■ **Work to be completed**
What are the lines, copied exactly, from the one containing "Gráfico de los" through the last line of the records below, both included?

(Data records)
──────────
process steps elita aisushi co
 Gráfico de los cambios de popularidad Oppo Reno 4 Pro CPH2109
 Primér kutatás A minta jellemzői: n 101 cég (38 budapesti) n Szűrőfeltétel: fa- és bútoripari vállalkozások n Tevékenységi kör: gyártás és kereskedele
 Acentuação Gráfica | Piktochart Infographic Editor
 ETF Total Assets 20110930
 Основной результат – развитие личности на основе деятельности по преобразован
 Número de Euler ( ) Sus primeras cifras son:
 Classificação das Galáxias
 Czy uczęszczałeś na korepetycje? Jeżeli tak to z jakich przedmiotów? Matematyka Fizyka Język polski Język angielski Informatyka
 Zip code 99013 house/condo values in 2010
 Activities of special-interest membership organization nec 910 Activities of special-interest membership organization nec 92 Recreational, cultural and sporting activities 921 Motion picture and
──────────
■ **Solution for this exercise**
 Gráfico de los cambios de popularidad Oppo Reno 4 Pro CPH2109
 Primér kutatás A minta jellemzői: n 101 cég (38 budapesti) n Szűrőfeltétel: fa- és bútoripari vállalkozások n Tevékenységi kör: gyártás és kereskedele
 Acentuação Gráfica | Piktochart Infographic Editor
 ETF Total Assets 20110930
 Основной результат – развитие личности на основе деятельности по преобразован
 Número de Euler ( ) Sus primeras cifras son:
 Classificação das Galáxias
 Czy uczęszczałeś na korepetycje? Jeżeli tak to z jakich przedmiotów? Matematyka Fizyka Język polski Język angielski Informatyka
 Zip code 99013 house/condo values in 2010
 Activities of special-interest membership organization nec 910 Activities of special-interest membership organization nec 92 Recreational, cultural and sporting activities 921 Motion picture and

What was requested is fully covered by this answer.